In the Plex, a new book about the rise of Google, Steven Levy tells the story of how Google’s first VP of marketing Scott Epstein suggested an elaborate marketing plan based on the Four P’s. Google founders Sergey Brin and Larry Page rejected his plan outright, and Epstein left the company shortly thereafter. “It really came down to this,” a Google employee told Levy, “do we want to put money into the technology, into the infrastructure, into hiring really great people? Or do we want to blow it on a marketing campaign we can’t measure?”

Google didn’t need marketing; the search engine was so good that it spoke for itself. Few companies are lucky to have such a powerful product, but the essential rationale is the same for everyone: A penny spent on campaigns is a penny less spent on creating user value. In a transparent, digitally empowered world, only the best offerings survive, so companies that spend on promotions have a cost disadvantage.

Importantly, the decline of promotion does not mean that brands don’t matter; it just means that their value hinges less on costly marketing campaigns.

The other P’s are just as dispensable. Place is obviously becoming less and less important as more commerce moves online. And price is also less of a potential strategic marketing advantage. With price, comparison sites like Tripadvisor.com, Pricegrabber.com, and Bizrate.com, many companies are forced to let raw market forces determine the price of their products.

A penny spent on ads is a penny less spent on user value.

Only Product Matters

So what is today’s marketer left with as a way to build a strategic advantage? The product. The only real way for a company to build a growing brand is to design products and services that are so good that they become marketing vehicles in and of themselves.

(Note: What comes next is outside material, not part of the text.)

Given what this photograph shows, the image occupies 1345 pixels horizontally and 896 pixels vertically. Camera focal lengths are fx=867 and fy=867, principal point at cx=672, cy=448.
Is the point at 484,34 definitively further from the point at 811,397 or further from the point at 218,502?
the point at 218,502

Or put in broader economic terms: The golden rule for today’s hyper competitive and information-rich markets is this:

The only way you can increase the value of your brand is by increasing the value of your offering.

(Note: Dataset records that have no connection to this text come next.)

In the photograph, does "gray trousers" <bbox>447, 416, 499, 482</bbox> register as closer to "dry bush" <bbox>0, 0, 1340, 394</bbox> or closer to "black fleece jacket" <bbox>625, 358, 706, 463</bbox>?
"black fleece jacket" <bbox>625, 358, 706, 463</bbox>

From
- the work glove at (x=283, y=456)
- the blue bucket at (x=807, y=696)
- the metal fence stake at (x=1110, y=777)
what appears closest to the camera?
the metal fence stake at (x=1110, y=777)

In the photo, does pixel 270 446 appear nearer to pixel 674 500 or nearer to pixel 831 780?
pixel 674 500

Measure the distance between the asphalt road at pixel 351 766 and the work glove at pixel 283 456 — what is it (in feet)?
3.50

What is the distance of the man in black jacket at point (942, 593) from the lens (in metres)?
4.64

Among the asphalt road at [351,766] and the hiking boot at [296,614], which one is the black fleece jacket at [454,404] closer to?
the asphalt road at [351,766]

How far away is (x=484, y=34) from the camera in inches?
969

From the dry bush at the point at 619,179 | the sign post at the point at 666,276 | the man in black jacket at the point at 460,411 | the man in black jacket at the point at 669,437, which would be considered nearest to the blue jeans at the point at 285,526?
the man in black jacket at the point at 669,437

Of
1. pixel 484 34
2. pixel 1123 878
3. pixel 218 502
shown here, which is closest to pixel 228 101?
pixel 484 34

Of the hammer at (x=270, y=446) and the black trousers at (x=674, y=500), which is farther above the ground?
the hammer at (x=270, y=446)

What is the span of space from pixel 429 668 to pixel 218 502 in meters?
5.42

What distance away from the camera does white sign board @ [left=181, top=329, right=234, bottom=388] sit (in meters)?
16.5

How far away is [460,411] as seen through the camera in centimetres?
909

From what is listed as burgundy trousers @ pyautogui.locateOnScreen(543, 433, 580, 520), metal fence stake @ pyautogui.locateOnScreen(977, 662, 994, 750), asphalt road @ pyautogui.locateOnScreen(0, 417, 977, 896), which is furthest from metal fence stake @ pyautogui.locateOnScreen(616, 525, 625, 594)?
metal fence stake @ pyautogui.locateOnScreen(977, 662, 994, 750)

That value isn’t defined solely by greater usability, though that’s a part of it; value is to a greater and greater degree determined by the emotional connection a user has to a product. Great design creates emotional value. Bold social actions by a company and great, or even free, services do the same. But in the post-advertising world, there is no simple formula for creating emotional value–apart from producing an outstanding product.

This One-P marketing rule will have profound ramifications for how companies organize their marketing, split their marketing budget, and integrate product development, design, and brand building–not to mention for the $450-billion-plus/year marketing industry. But at least one “P” will be easier to learn than four.